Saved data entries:
◇ ◇ ◇ ◇

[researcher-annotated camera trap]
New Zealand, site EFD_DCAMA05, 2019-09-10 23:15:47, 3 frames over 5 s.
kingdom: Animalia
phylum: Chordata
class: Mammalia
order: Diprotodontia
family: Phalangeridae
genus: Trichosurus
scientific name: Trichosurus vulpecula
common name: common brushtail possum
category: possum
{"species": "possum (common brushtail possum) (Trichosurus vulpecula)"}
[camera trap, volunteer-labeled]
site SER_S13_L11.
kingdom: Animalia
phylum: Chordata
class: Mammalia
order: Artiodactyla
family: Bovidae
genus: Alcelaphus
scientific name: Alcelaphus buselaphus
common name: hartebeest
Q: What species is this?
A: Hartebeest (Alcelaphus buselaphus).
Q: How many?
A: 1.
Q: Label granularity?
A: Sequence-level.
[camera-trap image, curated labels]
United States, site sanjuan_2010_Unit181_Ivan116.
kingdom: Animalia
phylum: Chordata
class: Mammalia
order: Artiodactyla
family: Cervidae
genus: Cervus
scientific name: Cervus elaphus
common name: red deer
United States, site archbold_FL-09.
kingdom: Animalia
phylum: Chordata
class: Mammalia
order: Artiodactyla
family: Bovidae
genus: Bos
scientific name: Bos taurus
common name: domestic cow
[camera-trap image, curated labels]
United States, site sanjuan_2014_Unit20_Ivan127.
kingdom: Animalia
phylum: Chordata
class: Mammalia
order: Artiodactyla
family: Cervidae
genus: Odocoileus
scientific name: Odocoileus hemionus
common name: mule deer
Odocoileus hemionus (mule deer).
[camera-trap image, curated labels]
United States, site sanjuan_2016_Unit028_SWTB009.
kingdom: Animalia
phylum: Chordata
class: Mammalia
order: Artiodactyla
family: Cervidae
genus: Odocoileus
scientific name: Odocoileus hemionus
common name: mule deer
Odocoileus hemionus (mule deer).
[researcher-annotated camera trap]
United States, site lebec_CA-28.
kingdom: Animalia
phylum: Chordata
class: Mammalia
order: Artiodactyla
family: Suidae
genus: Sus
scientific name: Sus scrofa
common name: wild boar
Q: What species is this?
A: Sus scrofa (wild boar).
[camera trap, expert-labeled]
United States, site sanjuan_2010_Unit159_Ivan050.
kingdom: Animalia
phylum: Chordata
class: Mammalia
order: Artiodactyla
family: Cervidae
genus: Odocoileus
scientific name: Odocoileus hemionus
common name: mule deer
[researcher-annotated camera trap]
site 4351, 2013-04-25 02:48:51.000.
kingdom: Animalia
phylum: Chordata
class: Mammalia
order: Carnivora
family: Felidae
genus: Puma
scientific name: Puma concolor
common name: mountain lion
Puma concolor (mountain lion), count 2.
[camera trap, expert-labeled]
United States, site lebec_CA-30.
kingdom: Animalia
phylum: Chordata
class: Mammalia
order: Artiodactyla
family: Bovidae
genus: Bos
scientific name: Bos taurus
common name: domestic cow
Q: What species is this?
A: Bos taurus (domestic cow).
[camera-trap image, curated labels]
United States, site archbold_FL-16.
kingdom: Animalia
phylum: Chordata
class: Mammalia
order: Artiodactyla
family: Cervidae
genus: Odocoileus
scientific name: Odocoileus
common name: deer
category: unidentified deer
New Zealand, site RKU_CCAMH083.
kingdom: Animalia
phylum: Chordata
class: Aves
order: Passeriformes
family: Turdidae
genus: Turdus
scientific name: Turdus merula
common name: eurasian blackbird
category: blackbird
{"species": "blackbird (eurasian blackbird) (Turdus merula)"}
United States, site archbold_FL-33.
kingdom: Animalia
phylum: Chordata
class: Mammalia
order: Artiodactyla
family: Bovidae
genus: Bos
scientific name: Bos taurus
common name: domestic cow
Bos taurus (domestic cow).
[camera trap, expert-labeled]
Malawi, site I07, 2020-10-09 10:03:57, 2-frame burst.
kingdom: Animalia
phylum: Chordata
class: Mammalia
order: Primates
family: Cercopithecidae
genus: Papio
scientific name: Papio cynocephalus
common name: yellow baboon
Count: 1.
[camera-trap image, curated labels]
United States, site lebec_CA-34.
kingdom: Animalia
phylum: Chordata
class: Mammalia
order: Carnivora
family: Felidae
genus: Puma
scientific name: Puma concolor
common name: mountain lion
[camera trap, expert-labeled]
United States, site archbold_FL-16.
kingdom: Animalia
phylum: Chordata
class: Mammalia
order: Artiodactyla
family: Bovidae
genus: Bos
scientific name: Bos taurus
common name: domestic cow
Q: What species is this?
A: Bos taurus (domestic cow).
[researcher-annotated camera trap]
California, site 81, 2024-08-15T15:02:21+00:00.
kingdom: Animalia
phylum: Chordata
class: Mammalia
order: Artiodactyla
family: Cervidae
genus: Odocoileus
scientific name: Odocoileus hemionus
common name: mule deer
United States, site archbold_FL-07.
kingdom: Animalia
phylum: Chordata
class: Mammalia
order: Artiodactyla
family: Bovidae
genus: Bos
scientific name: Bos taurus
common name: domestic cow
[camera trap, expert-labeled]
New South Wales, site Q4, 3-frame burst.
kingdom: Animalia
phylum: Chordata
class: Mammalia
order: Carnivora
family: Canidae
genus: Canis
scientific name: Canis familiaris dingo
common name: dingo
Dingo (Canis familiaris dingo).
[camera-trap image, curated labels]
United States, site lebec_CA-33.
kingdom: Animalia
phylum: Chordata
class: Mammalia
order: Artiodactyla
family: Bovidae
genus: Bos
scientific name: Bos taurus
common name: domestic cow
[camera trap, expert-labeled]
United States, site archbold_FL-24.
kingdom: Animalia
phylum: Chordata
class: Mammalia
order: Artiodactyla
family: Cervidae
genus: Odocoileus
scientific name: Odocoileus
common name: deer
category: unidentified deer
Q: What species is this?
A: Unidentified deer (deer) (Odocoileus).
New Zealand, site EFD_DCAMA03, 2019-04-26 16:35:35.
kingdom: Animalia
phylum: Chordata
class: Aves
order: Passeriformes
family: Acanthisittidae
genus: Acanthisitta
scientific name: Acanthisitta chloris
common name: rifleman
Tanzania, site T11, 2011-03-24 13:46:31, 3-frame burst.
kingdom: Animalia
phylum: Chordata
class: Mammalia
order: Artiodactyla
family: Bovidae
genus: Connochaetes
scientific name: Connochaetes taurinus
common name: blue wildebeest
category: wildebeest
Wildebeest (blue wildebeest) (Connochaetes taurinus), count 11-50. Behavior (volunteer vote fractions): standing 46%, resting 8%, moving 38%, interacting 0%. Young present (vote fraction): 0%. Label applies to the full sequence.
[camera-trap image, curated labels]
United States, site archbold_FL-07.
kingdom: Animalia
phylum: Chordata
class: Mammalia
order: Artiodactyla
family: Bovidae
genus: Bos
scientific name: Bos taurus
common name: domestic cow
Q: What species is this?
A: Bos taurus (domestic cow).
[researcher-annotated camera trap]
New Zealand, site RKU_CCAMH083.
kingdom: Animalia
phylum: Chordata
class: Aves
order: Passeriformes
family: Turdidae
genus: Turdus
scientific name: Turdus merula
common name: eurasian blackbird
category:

◇ ◇ ◇ ◇

Task to complete:
Each entry is to be output exactly as it was written.

Exercise result:
[researcher-annotated camera trap]
New Zealand, site EFD_DCAMA05, 2019-09-10 23:15:47, 3 frames over 5 s.
kingdom: Animalia
phylum: Chordata
class: Mammalia
order: Diprotodontia
family: Phalangeridae
genus: Trichosurus
scientific name: Trichosurus vulpecula
common name: common brushtail possum
category: possum
{"species": "possum (common brushtail possum) (Trichosurus vulpecula)"}
[camera trap, volunteer-labeled]
site SER_S13_L11.
kingdom: Animalia
phylum: Chordata
class: Mammalia
order: Artiodactyla
family: Bovidae
genus: Alcelaphus
scientific name: Alcelaphus buselaphus
common name: hartebeest
Q: What species is this?
A: Hartebeest (Alcelaphus buselaphus).
Q: How many?
A: 1.
Q: Label granularity?
A: Sequence-level.
[camera-trap image, curated labels]
United States, site sanjuan_2010_Unit181_Ivan116.
kingdom: Animalia
phylum: Chordata
class: Mammalia
order: Artiodactyla
family: Cervidae
genus: Cervus
scientific name: Cervus elaphus
common name: red deer
United States, site archbold_FL-09.
kingdom: Animalia
phylum: Chordata
class: Mammalia
order: Artiodactyla
family: Bovidae
genus: Bos
scientific name: Bos taurus
common name: domestic cow
[camera-trap image, curated labels]
United States, site sanjuan_2014_Unit20_Ivan127.
kingdom: Animalia
phylum: Chordata
class: Mammalia
order: Artiodactyla
family: Cervidae
genus: Odocoileus
scientific name: Odocoileus hemionus
common name: mule deer
Odocoileus hemionus (mule deer).
[camera-trap image, curated labels]
United States, site sanjuan_2016_Unit028_SWTB009.
kingdom: Animalia
phylum: Chordata
class: Mammalia
order: Artiodactyla
family: Cervidae
genus: Odocoileus
scientific name: Odocoileus hemionus
common name: mule deer
Odocoileus hemionus (mule deer).
[researcher-annotated camera trap]
United States, site lebec_CA-28.
kingdom: Animalia
phylum: Chordata
class: Mammalia
order: Artiodactyla
family: Suidae
genus: Sus
scientific name: Sus scrofa
common name: wild boar
Q: What species is this?
A: Sus scrofa (wild boar).
[camera trap, expert-labeled]
United States, site sanjuan_2010_Unit159_Ivan050.
kingdom: Animalia
phylum: Chordata
class: Mammalia
order: Artiodactyla
family: Cervidae
genus: Odocoileus
scientific name: Odocoileus hemionus
common name: mule deer
[researcher-annotated camera trap]
site 4351, 2013-04-25 02:48:51.000.
kingdom: Animalia
phylum: Chordata
class: Mammalia
order: Carnivora
family: Felidae
genus: Puma
scientific name: Puma concolor
common name: mountain lion
Puma concolor (mountain lion), count 2.
[camera trap, expert-labeled]
United States, site lebec_CA-30.
kingdom: Animalia
phylum: Chordata
class: Mammalia
order: Artiodactyla
family: Bovidae
genus: Bos
scientific name: Bos taurus
common name: domestic cow
Q: What species is this?
A: Bos taurus (domestic cow).
[camera-trap image, curated labels]
United States, site archbold_FL-16.
kingdom: Animalia
phylum: Chordata
class: Mammalia
order: Artiodactyla
family: Cervidae
genus: Odocoileus
scientific name: Odocoileus
common name: deer
category: unidentified deer
New Zealand, site RKU_CCAMH083.
kingdom: Animalia
phylum: Chordata
class: Aves
order: Passeriformes
family: Turdidae
genus: Turdus
scientific name: Turdus merula
common name: eurasian blackbird
category: blackbird
{"species": "blackbird (eurasian blackbird) (Turdus merula)"}
United States, site archbold_FL-33.
kingdom: Animalia
phylum: Chordata
class: Mammalia
order: Artiodactyla
family: Bovidae
genus: Bos
scientific name: Bos taurus
common name: domestic cow
Bos taurus (domestic cow).
[camera trap, expert-labeled]
Malawi, site I07, 2020-10-09 10:03:57, 2-frame burst.
kingdom: Animalia
phylum: Chordata
class: Mammalia
order: Primates
family: Cercopithecidae
genus: Papio
scientific name: Papio cynocephalus
common name: yellow baboon
Count: 1.
[camera-trap image, curated labels]
United States, site lebec_CA-34.
kingdom: Animalia
phylum: Chordata
class: Mammalia
order: Carnivora
family: Felidae
genus: Puma
scientific name: Puma concolor
common name: mountain lion
[camera trap, expert-labeled]
United States, site archbold_FL-16.
kingdom: Animalia
phylum: Chordata
class: Mammalia
order: Artiodactyla
family: Bovidae
genus: Bos
scientific name: Bos taurus
common name: domestic cow
Q: What species is this?
A: Bos taurus (domestic cow).
[researcher-annotated camera trap]
California, site 81, 2024-08-15T15:02:21+00:00.
kingdom: Animalia
phylum: Chordata
class: Mammalia
order: Artiodactyla
family: Cervidae
genus: Odocoileus
scientific name: Odocoileus hemionus
common name: mule deer
United States, site archbold_FL-07.
kingdom: Animalia
phylum: Chordata
class: Mammalia
order: Artiodactyla
family: Bovidae
genus: Bos
scientific name: Bos taurus
common name: domestic cow
[camera trap, expert-labeled]
New South Wales, site Q4, 3-frame burst.
kingdom: Animalia
phylum: Chordata
class: Mammalia
order: Carnivora
family: Canidae
genus: Canis
scientific name: Canis familiaris dingo
common name: dingo
Dingo (Canis familiaris dingo).
[camera-trap image, curated labels]
United States, site lebec_CA-33.
kingdom: Animalia
phylum: Chordata
class: Mammalia
order: Artiodactyla
family: Bovidae
genus: Bos
scientific name: Bos taurus
common name: domestic cow
[camera trap, expert-labeled]
United States, site archbold_FL-24.
kingdom: Animalia
phylum: Chordata
class: Mammalia
order: Artiodactyla
family: Cervidae
genus: Odocoileus
scientific name: Odocoileus
common name: deer
category: unidentified deer
Q: What species is this?
A: Unidentified deer (deer) (Odocoileus).
New Zealand, site EFD_DCAMA03, 2019-04-26 16:35:35.
kingdom: Animalia
phylum: Chordata
class: Aves
order: Passeriformes
family: Acanthisittidae
genus: Acanthisitta
scientific name: Acanthisitta chloris
common name: rifleman
Tanzania, site T11, 2011-03-24 13:46:31, 3-frame burst.
kingdom: Animalia
phylum: Chordata
class: Mammalia
order: Artiodactyla
family: Bovidae
genus: Connochaetes
scientific name: Connochaetes taurinus
common name: blue wildebeest
category: wildebeest
Wildebeest (blue wildebeest) (Connochaetes taurinus), count 11-50. Behavior (volunteer vote fractions): standing 46%, resting 8%, moving 38%, interacting 0%. Young present (vote fraction): 0%. Label applies to the full sequence.
[camera-trap image, curated labels]
United States, site archbold_FL-07.
kingdom: Animalia
phylum: Chordata
class: Mammalia
order: Artiodactyla
family: Bovidae
genus: Bos
scientific name: Bos taurus
common name: domestic cow
Q: What species is this?
A: Bos taurus (domestic cow).
[researcher-annotated camera trap]
New Zealand, site RKU_CCAMH083.
kingdom: Animalia
phylum: Chordata
class: Aves
order: Passeriformes
family: Turdidae
genus: Turdus
scientific name: Turdus merula
common name: eurasian blackbird
category:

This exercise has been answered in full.